State ‘failing children in violent homes’
Some children are being assaulted during incidents of domestic violence while teenagers have spoken of years of witnessing and overhearing violence inflicted by one parent on another. In some cases, text messages were sent to children by their father saying what he was going to do to their mother at home.
Meanwhile, teenage boys are at risk of assault or homelessness as a result of a general rule which prohibits them staying in emergency refuges with their mothers and younger siblings.
The revelations are in a study seen by the Irish Examiner on the impact of domestic violence on children.
Among the findings are that child-centred services for child victims of domestic violence are minimal and difficult to access. Therapy is practically non-existent, while few families spoken to had been able to access social work services.
Outside of refuge-based childcare services, there is little to protect children and address the impacts on them of domestic violence.

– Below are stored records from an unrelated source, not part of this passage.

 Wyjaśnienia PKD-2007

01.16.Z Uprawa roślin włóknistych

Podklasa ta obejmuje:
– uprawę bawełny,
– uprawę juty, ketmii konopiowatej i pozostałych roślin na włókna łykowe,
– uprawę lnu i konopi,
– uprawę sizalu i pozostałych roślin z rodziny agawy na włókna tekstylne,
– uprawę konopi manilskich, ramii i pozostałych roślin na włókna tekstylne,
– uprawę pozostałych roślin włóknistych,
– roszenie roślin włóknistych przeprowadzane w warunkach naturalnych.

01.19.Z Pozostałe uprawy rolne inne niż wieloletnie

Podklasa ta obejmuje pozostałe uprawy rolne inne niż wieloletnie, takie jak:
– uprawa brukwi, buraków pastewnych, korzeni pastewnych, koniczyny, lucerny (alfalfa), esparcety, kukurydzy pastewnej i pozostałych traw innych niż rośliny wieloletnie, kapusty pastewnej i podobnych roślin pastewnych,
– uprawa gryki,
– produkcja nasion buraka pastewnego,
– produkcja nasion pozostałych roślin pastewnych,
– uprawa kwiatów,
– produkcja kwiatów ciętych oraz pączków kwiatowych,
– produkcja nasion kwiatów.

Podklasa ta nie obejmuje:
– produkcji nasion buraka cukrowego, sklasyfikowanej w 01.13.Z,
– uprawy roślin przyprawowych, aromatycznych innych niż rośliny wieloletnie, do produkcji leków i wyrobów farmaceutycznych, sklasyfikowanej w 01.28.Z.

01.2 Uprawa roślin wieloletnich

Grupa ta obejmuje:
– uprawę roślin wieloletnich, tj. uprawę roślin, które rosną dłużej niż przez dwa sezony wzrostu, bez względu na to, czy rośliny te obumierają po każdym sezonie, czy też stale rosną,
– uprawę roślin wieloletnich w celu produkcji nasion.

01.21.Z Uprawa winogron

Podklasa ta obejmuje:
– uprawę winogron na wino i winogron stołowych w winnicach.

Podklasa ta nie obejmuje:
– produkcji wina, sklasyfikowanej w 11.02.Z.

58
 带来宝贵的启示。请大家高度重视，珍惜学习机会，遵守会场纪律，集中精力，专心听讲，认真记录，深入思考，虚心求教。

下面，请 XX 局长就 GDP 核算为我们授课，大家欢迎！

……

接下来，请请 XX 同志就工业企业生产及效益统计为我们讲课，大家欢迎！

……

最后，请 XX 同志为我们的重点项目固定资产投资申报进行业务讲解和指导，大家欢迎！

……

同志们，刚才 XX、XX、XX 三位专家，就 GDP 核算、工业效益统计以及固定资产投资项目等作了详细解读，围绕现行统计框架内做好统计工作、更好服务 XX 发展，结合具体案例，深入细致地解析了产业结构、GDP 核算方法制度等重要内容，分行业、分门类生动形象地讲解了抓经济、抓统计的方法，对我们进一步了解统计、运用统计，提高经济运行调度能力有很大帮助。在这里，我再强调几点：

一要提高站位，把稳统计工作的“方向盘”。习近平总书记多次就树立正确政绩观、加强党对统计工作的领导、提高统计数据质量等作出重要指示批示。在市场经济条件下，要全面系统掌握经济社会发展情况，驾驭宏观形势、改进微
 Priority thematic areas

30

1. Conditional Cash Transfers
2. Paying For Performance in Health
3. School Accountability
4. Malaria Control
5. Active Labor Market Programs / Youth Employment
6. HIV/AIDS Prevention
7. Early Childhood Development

The research was done for the Department of Health by Fergus Hogan and Maire O’Reilly of the Centre for Social and Family Research at WIT. They recommend greater recognition by professionals of the adversities experienced by child victims of domestic violence and more community-based child-centred supports.
From interviews with victims of domestic violence, the authors found the short-term and crisis nature of refuge services was a “key barrier” to working effectively with children.
Children, mothers and some professionals spoke out against the general rule that teenage boys may not stay with their mothers and siblings in a refuge. “There is an immediate need to open refuges to teenage boys who are at risk of violence or consequent homelessness.”
Waiting lists for therapeutic services, such as counselling, are “unacceptable”, according to the report, which will be launched today by Minister of State for Children Brendan Smith.
A study in 2005 found one in seven Irish women and one in 16 Irish men have experienced severe abuse.
“I’d wake up in the middle of the night and he’d be roaring and screaming. She’d be banging across the floor and after a time I’d hear a thump, knowing well that’s Mammy downstairs, getting bet [beaten] up, and that’s what hurt me most.” — Denise, 17.
“Sometimes, like, I feel like it’s my fault, like why did I never stop it. Like why did I never go down and. . . It’s horrible like. It’s just, what if I went down. . . I still remember like, I couldn’t go downstairs. Like what if he did it to me or something. . .”— Jennifer, 16.
“She’d hit him around the house and he would never hit her back. Well, like, she couldn’t hurt him. . . she was too small, she was anorexic, but there was a lot of mental stuff. All kinds of name-calling: ‘you’re fat’, ‘whoremaster’ and this kind of thing. . . nasty stuff. And she’d hit us like. She gave my sister an awful time. She gave her a worse time than myself.” — Alex, 17.